● Requirement
An image-free, verbatim transcription of the records is the expected result.

[Records from a data source]

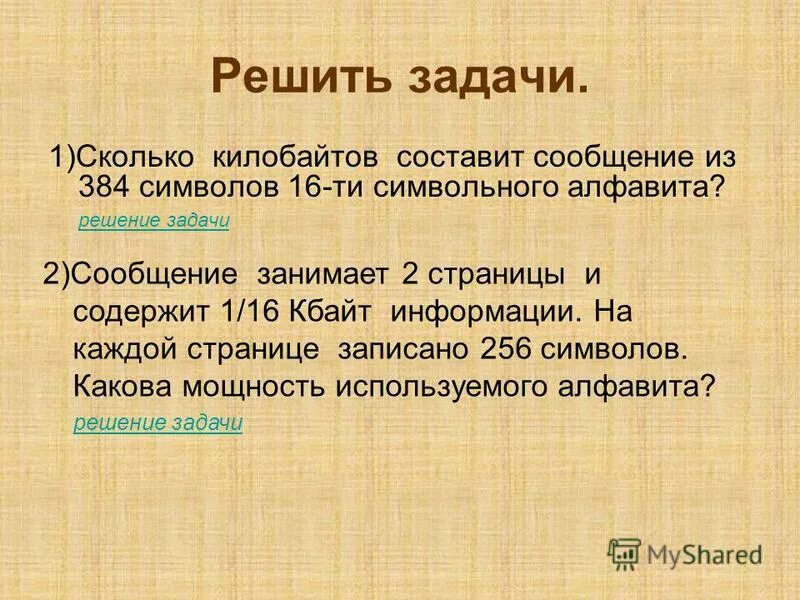 Решить задачи.

1)Сколько килобайтов составит сообщение из 384 символов 16-ти символьного алфавита?

решение задачи

2)Сообщение занимает 2 страницы и содержит 1/16 Кбайт информации. На каждой странице записано 256 символов. Какова мощность используемого алфавита?

решение задачи

MyShared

● Response
 Решить задачи.

1)Сколько килобайтов составит сообщение из 384 символов 16-ти символьного алфавита?

решение задачи

2)Сообщение занимает 2 страницы и содержит 1/16 Кбайт информации. На каждой странице записано 256 символов. Какова мощность используемого алфавита?

решение задачи

MyShared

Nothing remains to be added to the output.